AgentSkillsCN

training-set-builder

从文档集中提取结构化的训练样本,用于构建面向特定任务或风格的 LLM 教学数据集。在处理评审文档、反馈标注或修订历史时,此方法尤为适用。

SKILL.md
--- frontmatter
name: training-set-builder
category: instruction
description: Extract structured training examples from document sets to build datasets for teaching LLMs specific tasks or styles. Use when processing review documents, feedback annotations, or revision histories.
allowed-tools: Read,Grep,Glob,Edit,Write
version: 1.0.0
permalink: skills-training-set-builder

Training Example Extractor Skill

Extract structured training examples (source → feedback → revised → context) from document sets to build datasets for teaching LLMs specific tasks or styles.

Framework Context

[[AXIOMS.md]]

Purpose

Process document collections to create training data that captures:

  1. Source material - the original text or content that received feedback
  2. Feedback/intervention - specific comments, suggestions, critiques, or edits
  3. Revised output - the improved version (if available)
  4. Context - sufficient information for an LLM to learn the underlying pattern

Core Training Example Structure

Each training example should contain:

json
{
  "example_id": "unique_identifier",
  "source": {
    "text": "Original content before feedback/revision",
    "location": "Section/page reference (if applicable)",
    "metadata": {
      "document": "Source document name/title",
      "type": "document type (article, grant, code, etc.)",
      "additional_context": "Any relevant contextual information"
    }
  },
  "feedback": {
    "comment": "The specific feedback, critique, or intervention",
    "type": "Category of feedback (structural, substantive, clarity, etc.)",
    "action": "What action is being recommended (revise, add, remove, etc.)"
  },
  "revised": {
    "text": "Improved version after applying feedback (if available)",
    "location": "Where the revision appears (if applicable)"
  },
  "context": {
    "pattern_type": "What pattern should the LLM learn to recognize?",
    "teaching_point": "What is this example teaching?",
    "scope": "How broad is this feedback (specific, section-level, document-level)"
  }
}

Input Expectations

The user will provide documents and explain their structure.

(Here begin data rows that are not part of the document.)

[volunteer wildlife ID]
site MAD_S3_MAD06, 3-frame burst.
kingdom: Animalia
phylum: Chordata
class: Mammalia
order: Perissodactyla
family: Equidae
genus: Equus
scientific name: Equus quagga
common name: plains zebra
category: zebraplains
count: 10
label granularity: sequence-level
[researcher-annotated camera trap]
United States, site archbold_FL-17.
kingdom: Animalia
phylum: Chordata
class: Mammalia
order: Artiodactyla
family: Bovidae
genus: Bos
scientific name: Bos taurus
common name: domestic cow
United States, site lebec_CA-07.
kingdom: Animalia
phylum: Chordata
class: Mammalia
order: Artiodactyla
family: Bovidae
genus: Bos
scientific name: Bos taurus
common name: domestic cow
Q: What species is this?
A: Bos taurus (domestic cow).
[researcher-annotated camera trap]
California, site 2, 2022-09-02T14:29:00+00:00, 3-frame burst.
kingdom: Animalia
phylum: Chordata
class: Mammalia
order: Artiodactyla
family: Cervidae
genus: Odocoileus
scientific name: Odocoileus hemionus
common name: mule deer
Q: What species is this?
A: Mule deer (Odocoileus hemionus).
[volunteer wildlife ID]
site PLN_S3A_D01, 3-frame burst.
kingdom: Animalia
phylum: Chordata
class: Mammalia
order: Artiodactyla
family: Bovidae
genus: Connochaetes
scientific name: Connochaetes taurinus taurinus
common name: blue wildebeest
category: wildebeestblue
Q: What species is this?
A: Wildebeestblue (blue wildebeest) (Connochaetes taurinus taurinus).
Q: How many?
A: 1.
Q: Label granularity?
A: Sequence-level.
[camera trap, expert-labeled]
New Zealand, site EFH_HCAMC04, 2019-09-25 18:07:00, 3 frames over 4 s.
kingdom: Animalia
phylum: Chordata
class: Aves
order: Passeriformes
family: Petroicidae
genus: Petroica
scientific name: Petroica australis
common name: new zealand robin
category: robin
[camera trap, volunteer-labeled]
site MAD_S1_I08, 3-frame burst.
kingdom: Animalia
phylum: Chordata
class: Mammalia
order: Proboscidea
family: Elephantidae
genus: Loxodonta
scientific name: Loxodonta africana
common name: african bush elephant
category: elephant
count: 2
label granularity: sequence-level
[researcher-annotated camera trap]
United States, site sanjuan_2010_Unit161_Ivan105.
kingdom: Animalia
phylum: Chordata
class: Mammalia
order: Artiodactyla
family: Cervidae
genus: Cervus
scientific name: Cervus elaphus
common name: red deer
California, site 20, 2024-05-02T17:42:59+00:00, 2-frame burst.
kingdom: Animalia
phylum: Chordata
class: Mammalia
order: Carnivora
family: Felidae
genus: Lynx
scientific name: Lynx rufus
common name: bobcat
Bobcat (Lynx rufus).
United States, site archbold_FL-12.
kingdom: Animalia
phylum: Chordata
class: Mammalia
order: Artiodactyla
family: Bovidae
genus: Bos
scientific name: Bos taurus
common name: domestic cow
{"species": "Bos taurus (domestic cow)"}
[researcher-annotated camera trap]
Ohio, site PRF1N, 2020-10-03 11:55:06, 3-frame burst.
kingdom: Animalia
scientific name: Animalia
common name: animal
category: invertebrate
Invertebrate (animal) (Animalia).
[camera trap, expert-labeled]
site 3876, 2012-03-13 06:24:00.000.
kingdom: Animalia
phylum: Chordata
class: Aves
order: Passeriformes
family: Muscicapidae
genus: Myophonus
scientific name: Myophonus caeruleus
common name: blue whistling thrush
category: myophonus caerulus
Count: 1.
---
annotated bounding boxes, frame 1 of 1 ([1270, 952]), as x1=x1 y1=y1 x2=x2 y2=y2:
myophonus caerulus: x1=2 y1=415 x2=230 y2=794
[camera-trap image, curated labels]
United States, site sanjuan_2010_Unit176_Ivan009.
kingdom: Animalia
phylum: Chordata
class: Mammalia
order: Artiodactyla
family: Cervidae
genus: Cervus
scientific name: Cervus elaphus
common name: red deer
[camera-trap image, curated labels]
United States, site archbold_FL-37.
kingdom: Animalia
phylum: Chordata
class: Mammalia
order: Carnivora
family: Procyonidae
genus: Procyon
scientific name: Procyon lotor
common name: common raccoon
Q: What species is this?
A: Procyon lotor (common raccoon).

Common patterns include:

  • Paired documents: Original + feedback, or original + revised version
  • Annotated documents: Single document with embedded feedback/comments
  • Multi-version documents: Original, revised, and feedback all separate
  • Custom structures: User-defined organization

Your job: Extract training-worthy patterns from whatever structure the user provides.

Extraction Philosophy

What Makes a Good Training Example?

A high-quality training example should:

✓ Show a clear before/after or problem/solution pattern ✓ Be specific enough to teach pattern recognition ✓ Include sufficient context for learning ✓ Represent a replicable skill or judgment ✓ Capture the style/approach being taught

What to Skip or Flag

❌ Generic comments with no actionable content ("Good work") ❌ Administrative/procedural comments ("Due date extended") ❌ Context-free feedback that can't teach a pattern ⚠️ Ambiguous examples (include but flag with "quality": "ambiguous")

Extraction Process

Step 1: Understand the Documents

When the user provides documents, first:

  1. Understand the structure

    • What types of documents are present?
    • How are they organized?
    • What relationships exist between them?
  2. Identify training opportunities

    • Where is feedback provided?
    • Where are revisions visible?
    • What patterns are being demonstrated?
  3. Clarify with the user

    • Ask about unclear structures
    • Confirm what they want extracted
    • Understand the learning goal

Step 2: Extract Examples

For each extractable training example:

  1. Identify the source material

    • What is the original content?
    • Where does it appear?
    • What context is needed?
  2. Capture the feedback/intervention

    • What specific comment or change was made?
    • What type of feedback is this?
    • What action is recommended?
  3. Document the revision (if available)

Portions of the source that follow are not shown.